Heather Wheatley Bio: It was natural that Heather was born with a green fist…
Heather’s passion for fine horticulture began on her grandmother’s farm right here in Davidsonville at Bittersweet Hill Nurseries. She recounts a comment that Homestead Gardens’ founder Don Riddle made to her during an American Horticulture Society meeting – that no other life pursuit could have made as much sense as this. This was a profound moment between the two of them that Heather will never forgot.
Over the past two decades, Heather has been committed to both domestic and international education and applied training in the fields of Horticulture and Sustainable Agricultural Business practices with an emphasis on site-specific solution gardening.

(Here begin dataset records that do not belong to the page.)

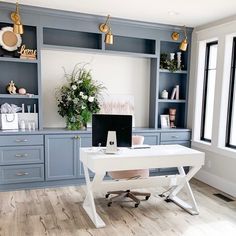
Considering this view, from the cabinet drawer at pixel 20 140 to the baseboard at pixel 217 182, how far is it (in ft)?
9.03

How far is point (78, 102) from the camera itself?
4.14 metres

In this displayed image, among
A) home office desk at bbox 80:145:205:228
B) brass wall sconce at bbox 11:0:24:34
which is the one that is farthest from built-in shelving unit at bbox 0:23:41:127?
home office desk at bbox 80:145:205:228

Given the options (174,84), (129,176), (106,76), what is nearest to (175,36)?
(174,84)

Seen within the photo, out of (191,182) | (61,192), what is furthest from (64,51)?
(191,182)

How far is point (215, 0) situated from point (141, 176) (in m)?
2.42

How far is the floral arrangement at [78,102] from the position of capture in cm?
415

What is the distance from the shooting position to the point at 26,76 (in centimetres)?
420

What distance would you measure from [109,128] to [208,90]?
237 centimetres

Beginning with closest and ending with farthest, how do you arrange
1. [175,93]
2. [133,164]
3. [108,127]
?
[133,164], [108,127], [175,93]

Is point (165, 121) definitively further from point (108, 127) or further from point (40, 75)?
point (40, 75)

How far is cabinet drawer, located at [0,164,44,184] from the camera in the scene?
12.5 feet

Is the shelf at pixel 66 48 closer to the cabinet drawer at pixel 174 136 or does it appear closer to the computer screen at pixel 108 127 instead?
the computer screen at pixel 108 127

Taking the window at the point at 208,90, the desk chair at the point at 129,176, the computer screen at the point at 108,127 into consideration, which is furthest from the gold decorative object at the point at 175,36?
the computer screen at the point at 108,127

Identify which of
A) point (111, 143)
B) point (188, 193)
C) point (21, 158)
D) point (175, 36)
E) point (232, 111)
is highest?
point (175, 36)
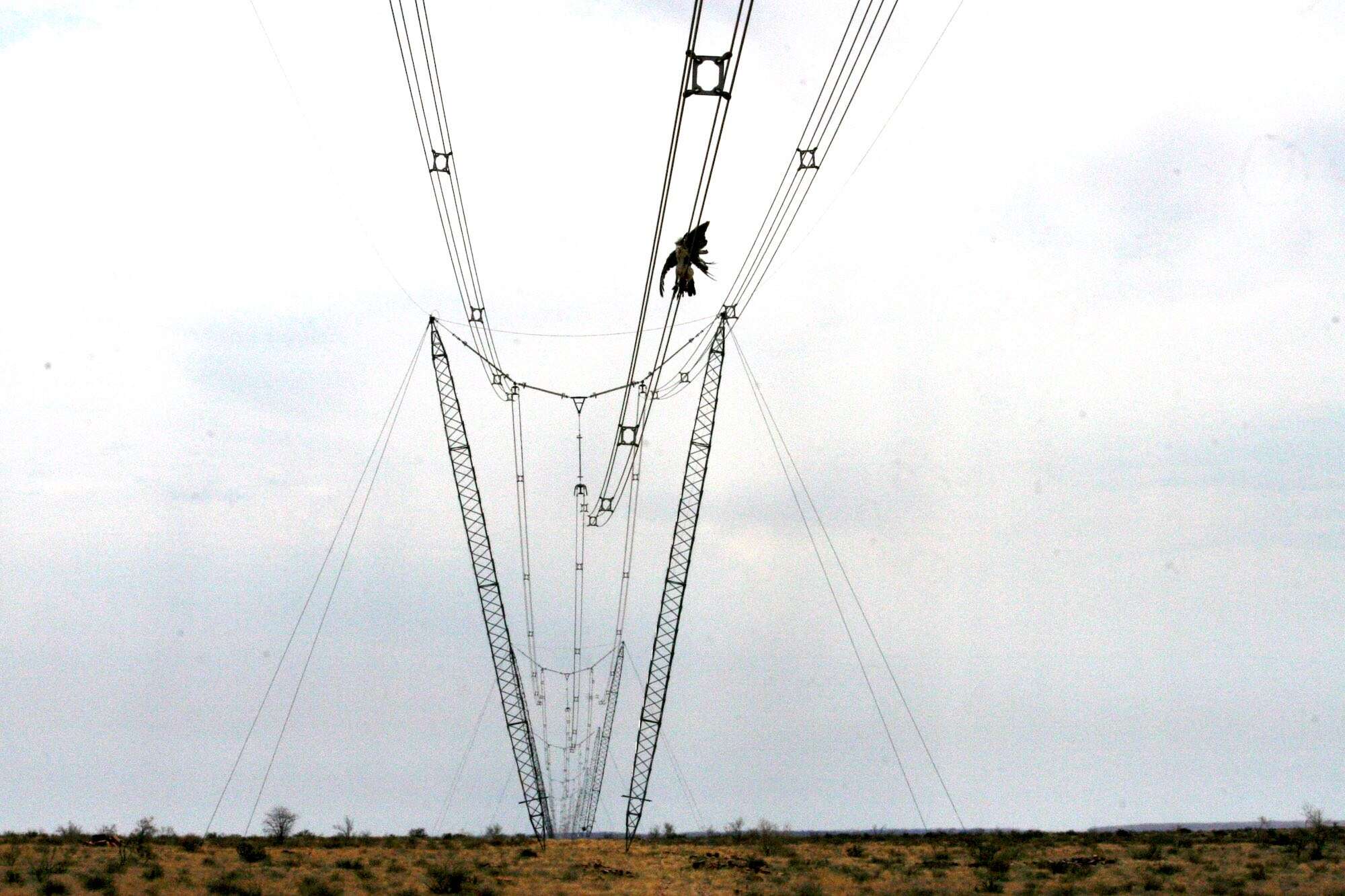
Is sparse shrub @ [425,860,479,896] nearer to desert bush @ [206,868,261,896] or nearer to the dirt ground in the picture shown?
the dirt ground

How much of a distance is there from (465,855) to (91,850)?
1439cm

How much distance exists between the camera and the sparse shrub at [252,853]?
172 ft

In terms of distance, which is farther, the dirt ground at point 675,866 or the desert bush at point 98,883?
the dirt ground at point 675,866

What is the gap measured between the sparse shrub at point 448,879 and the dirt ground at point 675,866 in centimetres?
7

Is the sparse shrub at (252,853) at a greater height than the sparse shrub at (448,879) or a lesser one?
greater

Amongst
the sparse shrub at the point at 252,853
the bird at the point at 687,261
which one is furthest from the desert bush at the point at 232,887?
the bird at the point at 687,261

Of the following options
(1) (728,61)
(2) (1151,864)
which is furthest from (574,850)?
(1) (728,61)

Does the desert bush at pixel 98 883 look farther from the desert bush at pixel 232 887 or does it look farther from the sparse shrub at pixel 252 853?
the sparse shrub at pixel 252 853

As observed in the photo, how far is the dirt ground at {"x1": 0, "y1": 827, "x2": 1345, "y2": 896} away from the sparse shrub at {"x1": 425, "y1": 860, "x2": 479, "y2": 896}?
7cm

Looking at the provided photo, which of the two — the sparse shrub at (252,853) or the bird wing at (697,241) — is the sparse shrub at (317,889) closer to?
the sparse shrub at (252,853)

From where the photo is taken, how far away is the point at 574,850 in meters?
64.3

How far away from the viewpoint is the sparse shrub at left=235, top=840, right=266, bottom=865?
Result: 5241cm

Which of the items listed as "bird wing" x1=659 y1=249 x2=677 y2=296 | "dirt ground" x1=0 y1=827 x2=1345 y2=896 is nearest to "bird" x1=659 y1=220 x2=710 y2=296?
"bird wing" x1=659 y1=249 x2=677 y2=296

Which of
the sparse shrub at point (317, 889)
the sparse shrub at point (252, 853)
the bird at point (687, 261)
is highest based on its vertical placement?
the bird at point (687, 261)
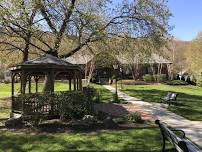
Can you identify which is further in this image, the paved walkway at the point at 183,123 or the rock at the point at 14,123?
the rock at the point at 14,123

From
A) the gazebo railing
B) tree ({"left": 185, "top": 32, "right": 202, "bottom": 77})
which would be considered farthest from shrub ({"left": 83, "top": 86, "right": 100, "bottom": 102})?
tree ({"left": 185, "top": 32, "right": 202, "bottom": 77})

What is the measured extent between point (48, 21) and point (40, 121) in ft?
40.3

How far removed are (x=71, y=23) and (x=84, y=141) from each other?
47.4ft

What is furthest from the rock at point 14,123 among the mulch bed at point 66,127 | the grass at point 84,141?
the grass at point 84,141

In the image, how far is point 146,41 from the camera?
30.1 meters

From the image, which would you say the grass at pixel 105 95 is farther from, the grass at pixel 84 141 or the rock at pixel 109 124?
the grass at pixel 84 141

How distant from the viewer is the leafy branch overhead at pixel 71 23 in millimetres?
24734

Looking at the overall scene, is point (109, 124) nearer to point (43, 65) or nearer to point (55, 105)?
point (55, 105)

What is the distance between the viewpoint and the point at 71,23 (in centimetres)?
2656

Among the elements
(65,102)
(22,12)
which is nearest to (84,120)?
(65,102)

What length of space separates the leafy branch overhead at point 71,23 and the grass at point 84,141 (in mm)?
11228

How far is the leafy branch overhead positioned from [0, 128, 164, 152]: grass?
36.8 feet

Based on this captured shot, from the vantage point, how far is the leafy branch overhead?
24734 mm

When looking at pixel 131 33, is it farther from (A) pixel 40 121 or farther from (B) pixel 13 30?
(A) pixel 40 121
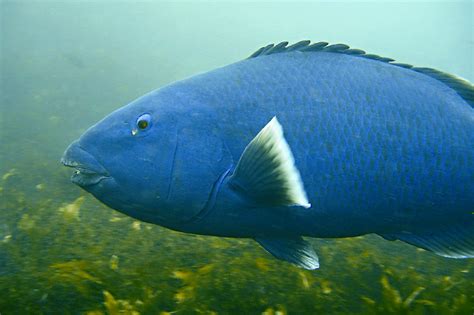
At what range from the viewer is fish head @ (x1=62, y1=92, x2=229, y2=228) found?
6.49 feet

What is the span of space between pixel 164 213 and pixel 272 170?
642mm

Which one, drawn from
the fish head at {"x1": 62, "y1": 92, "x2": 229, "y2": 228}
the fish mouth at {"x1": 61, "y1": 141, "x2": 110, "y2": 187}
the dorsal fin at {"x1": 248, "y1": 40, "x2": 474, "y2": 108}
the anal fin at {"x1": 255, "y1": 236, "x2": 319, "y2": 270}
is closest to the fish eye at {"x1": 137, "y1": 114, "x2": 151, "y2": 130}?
the fish head at {"x1": 62, "y1": 92, "x2": 229, "y2": 228}

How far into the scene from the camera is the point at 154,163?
1989 mm

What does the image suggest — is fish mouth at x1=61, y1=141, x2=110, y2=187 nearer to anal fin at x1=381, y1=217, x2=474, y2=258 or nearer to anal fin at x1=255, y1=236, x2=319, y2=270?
anal fin at x1=255, y1=236, x2=319, y2=270

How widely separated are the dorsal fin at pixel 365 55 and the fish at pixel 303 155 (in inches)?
1.4

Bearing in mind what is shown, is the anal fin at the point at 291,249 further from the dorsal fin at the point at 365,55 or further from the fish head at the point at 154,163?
the dorsal fin at the point at 365,55

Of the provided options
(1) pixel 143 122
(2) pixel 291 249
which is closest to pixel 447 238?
(2) pixel 291 249

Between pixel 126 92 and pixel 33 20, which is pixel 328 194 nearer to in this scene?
pixel 126 92

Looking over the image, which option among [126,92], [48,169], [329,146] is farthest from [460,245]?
[126,92]

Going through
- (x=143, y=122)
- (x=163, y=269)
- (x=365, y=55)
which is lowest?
(x=163, y=269)

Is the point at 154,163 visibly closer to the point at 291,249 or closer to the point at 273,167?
the point at 273,167

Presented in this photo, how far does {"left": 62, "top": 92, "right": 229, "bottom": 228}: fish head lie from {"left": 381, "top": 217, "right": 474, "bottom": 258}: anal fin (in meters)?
1.14

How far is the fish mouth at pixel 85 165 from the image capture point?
1.99 m

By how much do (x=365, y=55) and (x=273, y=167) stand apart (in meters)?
1.03
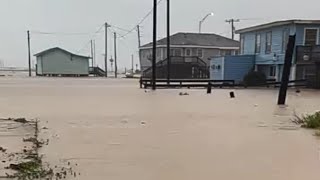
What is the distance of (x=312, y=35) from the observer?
126 feet

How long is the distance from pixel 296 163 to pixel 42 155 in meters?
4.19

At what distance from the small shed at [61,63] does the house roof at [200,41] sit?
15031 millimetres

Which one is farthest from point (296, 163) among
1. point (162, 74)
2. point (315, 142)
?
point (162, 74)

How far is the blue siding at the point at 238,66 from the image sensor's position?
44.2m

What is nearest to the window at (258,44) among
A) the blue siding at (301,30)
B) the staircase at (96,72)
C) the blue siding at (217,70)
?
the blue siding at (217,70)

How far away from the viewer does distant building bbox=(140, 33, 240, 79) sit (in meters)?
61.8

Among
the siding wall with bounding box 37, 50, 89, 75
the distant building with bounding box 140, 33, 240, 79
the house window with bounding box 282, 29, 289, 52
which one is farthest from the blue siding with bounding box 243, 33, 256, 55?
→ the siding wall with bounding box 37, 50, 89, 75

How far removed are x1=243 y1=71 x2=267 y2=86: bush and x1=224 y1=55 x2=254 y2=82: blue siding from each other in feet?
7.69

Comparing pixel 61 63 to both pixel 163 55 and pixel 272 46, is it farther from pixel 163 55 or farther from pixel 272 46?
pixel 272 46

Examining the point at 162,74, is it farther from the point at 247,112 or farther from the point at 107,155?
the point at 107,155

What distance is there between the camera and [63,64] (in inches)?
3169

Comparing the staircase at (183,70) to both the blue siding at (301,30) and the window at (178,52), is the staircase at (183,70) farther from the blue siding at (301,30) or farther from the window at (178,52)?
the blue siding at (301,30)

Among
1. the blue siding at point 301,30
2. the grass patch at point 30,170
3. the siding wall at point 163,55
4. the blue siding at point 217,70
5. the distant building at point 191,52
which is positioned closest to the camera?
the grass patch at point 30,170

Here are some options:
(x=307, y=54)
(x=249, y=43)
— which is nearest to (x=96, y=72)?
(x=249, y=43)
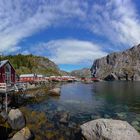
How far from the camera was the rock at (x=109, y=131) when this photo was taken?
→ 21.7 m

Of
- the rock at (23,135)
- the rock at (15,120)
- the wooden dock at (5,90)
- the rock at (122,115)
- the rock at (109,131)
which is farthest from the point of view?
the rock at (122,115)

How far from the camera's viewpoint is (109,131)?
22234mm

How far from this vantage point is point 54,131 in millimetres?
29484

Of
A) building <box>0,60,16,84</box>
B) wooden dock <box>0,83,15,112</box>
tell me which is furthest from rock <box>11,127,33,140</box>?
building <box>0,60,16,84</box>

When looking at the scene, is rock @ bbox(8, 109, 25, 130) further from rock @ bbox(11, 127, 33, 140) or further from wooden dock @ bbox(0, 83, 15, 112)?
wooden dock @ bbox(0, 83, 15, 112)

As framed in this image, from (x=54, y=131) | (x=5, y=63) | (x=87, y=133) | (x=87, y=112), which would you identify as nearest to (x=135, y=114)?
(x=87, y=112)

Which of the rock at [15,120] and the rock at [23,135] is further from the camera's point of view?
the rock at [15,120]

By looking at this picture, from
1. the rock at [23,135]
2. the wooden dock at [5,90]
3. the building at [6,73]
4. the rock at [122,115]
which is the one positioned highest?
the building at [6,73]

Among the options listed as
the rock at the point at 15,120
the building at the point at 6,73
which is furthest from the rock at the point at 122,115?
the building at the point at 6,73

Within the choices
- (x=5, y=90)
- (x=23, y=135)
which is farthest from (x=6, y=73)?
(x=23, y=135)

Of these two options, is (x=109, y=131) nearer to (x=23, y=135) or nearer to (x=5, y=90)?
(x=23, y=135)

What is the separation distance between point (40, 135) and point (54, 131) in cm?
211

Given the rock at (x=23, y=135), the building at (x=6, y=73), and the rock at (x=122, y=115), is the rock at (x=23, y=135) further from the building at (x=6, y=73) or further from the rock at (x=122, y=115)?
the building at (x=6, y=73)

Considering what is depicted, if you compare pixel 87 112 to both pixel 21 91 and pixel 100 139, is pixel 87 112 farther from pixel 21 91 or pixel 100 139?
pixel 100 139
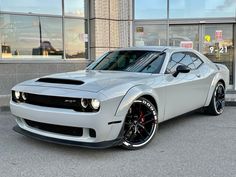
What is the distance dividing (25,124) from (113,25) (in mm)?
6913

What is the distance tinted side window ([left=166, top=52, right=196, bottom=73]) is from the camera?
19.2 feet

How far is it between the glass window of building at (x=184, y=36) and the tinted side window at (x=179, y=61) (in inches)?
199

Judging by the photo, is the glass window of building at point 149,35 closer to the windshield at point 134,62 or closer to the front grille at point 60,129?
the windshield at point 134,62

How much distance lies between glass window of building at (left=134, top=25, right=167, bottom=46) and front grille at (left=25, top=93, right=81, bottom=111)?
7.32 metres

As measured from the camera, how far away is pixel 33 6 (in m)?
10.3

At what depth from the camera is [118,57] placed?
6223mm

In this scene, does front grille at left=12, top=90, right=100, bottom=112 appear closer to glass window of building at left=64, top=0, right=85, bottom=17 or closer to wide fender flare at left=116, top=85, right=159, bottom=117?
wide fender flare at left=116, top=85, right=159, bottom=117

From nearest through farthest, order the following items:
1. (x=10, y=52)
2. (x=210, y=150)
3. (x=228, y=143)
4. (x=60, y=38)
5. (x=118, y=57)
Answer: (x=210, y=150), (x=228, y=143), (x=118, y=57), (x=10, y=52), (x=60, y=38)

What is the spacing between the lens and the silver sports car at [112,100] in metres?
4.34

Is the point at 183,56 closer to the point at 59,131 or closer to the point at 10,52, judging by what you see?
the point at 59,131

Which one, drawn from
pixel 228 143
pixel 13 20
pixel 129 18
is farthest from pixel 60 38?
pixel 228 143

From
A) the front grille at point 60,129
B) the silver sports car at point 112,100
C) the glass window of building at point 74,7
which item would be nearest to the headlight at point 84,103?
the silver sports car at point 112,100

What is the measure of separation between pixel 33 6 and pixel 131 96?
6.77 m

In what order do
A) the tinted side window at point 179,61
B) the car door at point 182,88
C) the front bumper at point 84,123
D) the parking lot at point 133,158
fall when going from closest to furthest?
the parking lot at point 133,158 → the front bumper at point 84,123 → the car door at point 182,88 → the tinted side window at point 179,61
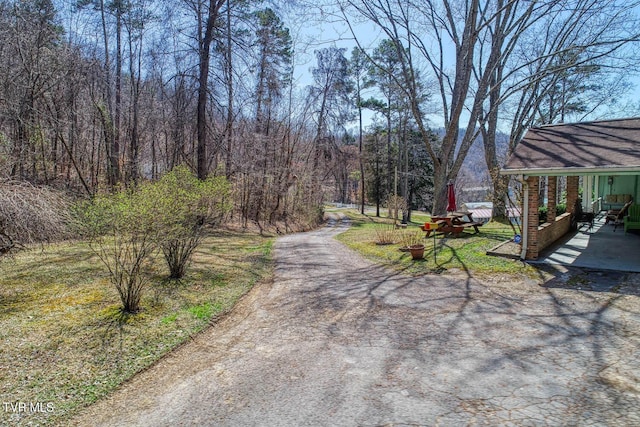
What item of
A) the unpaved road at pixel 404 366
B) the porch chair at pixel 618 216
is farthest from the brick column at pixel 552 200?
the unpaved road at pixel 404 366

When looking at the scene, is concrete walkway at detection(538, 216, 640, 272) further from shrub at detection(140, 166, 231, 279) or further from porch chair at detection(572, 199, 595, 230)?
shrub at detection(140, 166, 231, 279)

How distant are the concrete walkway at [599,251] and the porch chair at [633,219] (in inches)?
10.6

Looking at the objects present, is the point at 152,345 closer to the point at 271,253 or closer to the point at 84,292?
the point at 84,292

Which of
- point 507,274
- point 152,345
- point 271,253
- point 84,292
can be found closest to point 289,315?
point 152,345

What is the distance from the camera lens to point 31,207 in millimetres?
4953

She is delighted to bring all of that knowledge back to her hometown at Homestead Gardens. When asked the reason behind her passion for plants and knowledge seeking, Heather laughs “We are living in a botanical world and I am just a botanical girl”.
Heather’s education at the University of Maryland ignited her passion for protecting the treasure that is the Chesapeake Bay. She set her sights on mastering the concepts of Bay-wise planting to solve storm-water management issues using the thoughtful integration of natives, native cultivars, and hybrids. “I love natives, of course, but we hybridize and select because natives don’t solve every issue we have in the modern home garden”, explains Wheatley.
She has seen first-hand how well integration works in building functional plant communities on projects such as the High-Line in New York where Piet Oudolf created, among other things, a small animal habitat out of an elevated abandoned train line. Another example is Olympic Park in London where what was a brown field is now a sanctuary of lushness for the city!
Since sustainable horticultural practice is a newer concept in the US, Heather decided to study and work abroad. Her time studying at the École Supérieure d’Agriculture d’Angers in France further fueled her passion for building plant communities to support beneficial insects and pollinators with high functioning nectaries, riparian shoulders and shores that promote soil conservation, screen slopes with plants that need very little water and even food-scaping for people too!